Ia mencontohkan dalam membuat aturan di sekolah hanya sedikit yang melibatkan anak dalam perumusannya. Padahal pelibatan anak dalam membuat aturan sekolah bisa menimbulkan rasa kebersamaan terhadap anak. Kalau aturan disepakati bersama dengan anak, secara tidak langsung akan menumbuhkan rasa bertanggungjawab pada anak dan mengurangi tingkat kekerasan terhadap anak.

"Akan sangat berbeda kalau aturannya vis a vis antara guru dengan siswa," katanya.

Terkait kekerasan seksual pada anak, menurut Susanto pola pengaduannya berbeda dengan kasus lain. Kasus kekerasan fisik seperti pembunuhan umumnya pasti dilaporkan. Namun untuk kekerasan seksual, pada umumnya mereka malu untuk melaporkannya pada polisi. Korban juga khawatir kasus tersebut tidak ditindaklanjuti kepolisian. Dua hal tersebut penyebab kasus kekerasan seksual tidak terungkap dan terdata dengan baik.

Masalah kekerasan pada anak ini juga menjadi perhatian dari lembaga swadaya masyarakat  Save the Children. Senior Advocacy and Policy Advisor Save the Children Roberta Cecchetti menjelaskan secara global angka kekerasan pada anak mencapai 500 juta hingga 1,5 miliar. Lalu sebanyak 85 juta anak di dunia menjadi pekerja di lingkungan yang berbahaya, sebanyak 1 miliar anak hidup di negara yang berpotensi adanya kekerasan bersenjata seperti teroris, sebanyak 3 dari 4 anak mengalami kekerasan karena alasan pendisiplinan di rumah, dan sebanyak 5-10% anak laki-laki dan 20% persen anak perempuan pernah mengalami kekerasan seksual.

Ia menjelaskan kekerasan yang terjadi pada anak dapat berdampak negatif pada perkembangan fisik, kognitif, sosial, emosional, dan kesehatan dalam jangka panjang.

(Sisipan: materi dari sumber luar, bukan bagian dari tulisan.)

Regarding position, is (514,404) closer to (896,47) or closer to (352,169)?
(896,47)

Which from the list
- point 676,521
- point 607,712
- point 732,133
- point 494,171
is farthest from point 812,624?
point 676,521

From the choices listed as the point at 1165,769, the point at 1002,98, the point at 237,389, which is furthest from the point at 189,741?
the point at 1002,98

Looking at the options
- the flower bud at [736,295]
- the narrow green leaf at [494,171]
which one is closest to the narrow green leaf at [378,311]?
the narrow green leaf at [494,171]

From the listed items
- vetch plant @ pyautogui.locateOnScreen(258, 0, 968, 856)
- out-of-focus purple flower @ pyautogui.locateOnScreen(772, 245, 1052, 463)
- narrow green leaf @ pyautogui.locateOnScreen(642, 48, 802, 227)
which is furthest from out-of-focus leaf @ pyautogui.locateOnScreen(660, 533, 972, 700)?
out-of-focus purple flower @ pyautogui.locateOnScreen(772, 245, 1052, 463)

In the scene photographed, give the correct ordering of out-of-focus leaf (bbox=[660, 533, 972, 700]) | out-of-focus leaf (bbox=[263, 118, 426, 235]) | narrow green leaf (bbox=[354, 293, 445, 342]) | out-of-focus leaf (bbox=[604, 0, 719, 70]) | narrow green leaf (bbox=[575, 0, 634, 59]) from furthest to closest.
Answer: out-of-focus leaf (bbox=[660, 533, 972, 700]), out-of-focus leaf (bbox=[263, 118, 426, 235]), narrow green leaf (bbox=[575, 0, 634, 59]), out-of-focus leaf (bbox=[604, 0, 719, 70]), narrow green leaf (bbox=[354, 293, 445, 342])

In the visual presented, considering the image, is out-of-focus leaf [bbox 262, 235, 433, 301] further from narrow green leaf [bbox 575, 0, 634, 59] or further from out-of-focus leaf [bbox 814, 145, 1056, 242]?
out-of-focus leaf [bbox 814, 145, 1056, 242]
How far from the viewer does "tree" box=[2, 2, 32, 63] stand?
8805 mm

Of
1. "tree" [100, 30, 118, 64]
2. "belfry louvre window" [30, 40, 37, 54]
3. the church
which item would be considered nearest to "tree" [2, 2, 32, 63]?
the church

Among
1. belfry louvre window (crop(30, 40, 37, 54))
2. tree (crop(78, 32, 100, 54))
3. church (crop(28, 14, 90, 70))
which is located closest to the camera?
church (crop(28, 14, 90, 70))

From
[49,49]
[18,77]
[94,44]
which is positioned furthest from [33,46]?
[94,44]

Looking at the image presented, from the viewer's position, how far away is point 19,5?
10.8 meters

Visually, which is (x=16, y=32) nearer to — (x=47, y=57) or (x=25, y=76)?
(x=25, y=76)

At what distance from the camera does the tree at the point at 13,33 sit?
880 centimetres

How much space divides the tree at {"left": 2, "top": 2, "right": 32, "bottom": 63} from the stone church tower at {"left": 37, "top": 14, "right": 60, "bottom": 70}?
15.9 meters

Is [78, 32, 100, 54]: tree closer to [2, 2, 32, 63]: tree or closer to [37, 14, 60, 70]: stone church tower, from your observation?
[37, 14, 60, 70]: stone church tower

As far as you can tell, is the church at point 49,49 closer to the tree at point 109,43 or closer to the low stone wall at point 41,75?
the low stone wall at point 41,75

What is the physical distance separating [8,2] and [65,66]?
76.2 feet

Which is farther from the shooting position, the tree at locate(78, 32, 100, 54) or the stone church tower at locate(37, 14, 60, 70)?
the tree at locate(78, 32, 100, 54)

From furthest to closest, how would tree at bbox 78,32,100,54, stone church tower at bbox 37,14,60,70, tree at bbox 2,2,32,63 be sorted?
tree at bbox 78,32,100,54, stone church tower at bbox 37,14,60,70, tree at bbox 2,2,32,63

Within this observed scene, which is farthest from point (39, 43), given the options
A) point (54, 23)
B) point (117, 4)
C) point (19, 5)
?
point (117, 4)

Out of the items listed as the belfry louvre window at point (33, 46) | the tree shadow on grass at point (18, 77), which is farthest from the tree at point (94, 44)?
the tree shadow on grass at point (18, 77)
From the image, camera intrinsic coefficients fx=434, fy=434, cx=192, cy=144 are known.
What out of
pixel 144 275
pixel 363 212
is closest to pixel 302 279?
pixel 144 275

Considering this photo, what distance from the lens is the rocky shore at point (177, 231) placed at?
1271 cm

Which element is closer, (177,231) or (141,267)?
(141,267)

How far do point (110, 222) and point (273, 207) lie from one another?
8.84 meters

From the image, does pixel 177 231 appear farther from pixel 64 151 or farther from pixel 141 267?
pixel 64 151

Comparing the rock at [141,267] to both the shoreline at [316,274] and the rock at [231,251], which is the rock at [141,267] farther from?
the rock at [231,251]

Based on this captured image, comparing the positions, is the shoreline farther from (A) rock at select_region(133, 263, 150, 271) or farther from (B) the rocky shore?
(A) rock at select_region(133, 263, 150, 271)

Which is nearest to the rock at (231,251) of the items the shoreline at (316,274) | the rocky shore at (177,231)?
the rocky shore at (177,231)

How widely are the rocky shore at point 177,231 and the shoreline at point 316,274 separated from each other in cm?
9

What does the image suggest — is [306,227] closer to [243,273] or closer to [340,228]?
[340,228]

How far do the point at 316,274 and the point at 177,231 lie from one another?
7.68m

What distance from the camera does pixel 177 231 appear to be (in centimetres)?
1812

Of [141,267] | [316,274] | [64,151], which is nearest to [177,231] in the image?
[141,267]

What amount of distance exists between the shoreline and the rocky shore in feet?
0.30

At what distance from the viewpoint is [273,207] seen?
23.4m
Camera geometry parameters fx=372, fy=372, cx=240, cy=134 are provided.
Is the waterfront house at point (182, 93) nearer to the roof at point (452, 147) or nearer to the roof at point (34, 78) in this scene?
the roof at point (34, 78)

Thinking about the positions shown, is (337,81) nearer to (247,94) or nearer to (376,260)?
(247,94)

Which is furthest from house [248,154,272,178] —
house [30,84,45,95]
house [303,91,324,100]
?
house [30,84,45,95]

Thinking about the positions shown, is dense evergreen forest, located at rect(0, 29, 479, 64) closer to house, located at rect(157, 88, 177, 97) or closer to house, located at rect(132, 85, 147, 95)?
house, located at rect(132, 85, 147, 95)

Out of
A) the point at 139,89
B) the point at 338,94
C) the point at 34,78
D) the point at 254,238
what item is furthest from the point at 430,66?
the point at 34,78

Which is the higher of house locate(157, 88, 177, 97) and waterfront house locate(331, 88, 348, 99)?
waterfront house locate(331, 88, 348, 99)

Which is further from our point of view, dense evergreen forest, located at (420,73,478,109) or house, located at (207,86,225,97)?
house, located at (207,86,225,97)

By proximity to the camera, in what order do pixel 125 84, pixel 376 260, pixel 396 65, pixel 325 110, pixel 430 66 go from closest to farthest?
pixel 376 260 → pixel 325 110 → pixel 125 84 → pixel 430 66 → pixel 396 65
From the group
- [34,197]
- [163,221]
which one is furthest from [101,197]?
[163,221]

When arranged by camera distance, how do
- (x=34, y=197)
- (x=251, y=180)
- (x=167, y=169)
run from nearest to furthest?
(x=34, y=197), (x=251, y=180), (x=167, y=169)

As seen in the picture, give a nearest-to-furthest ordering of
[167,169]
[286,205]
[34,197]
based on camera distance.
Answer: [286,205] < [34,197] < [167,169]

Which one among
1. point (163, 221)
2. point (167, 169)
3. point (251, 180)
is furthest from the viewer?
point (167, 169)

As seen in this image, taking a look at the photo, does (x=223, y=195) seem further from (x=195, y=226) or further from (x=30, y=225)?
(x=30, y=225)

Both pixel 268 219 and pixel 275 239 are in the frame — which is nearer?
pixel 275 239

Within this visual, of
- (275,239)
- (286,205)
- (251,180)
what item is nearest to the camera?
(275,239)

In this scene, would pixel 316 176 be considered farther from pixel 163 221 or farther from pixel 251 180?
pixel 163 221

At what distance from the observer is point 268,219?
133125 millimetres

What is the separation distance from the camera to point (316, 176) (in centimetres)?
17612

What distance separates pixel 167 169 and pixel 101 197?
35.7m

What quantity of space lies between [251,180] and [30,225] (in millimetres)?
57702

Adapun yang menjadi penyebab terjadinya kekerasan pada anak diantaranya karena adanya kemiskinan, diskriminasi, dan ketidaksetaraan relasi kuasa. Sehingga tambahnya perlu diperlukan visi 2015 untuk lebih melindungi anak.

Menurutnya langkah yang perlu dilakukan, pertama mencegah dan mengurangi kekerasan seksual dan praktek yang berbahaya terhadap anak. Selanjutnya, kedua, mengakhiri kekerasan pendisiplinan terhadap anak. Ketiga, mencegah pemisahan anak dari orangtuanya dan memastikan anak-anak tidak ditempatkan di institusi yang rentan terhadap kekerasan; keempat, mencegah dan mengurangi kematian anak yang disebabkan perekrutan prajurit anak; kelima, memastikan tidak ada pekerja anak dengan wilayah kerja yang berbahaya; dan keenam membangun sistem perlindungan yang dapat menjangkau semua anak.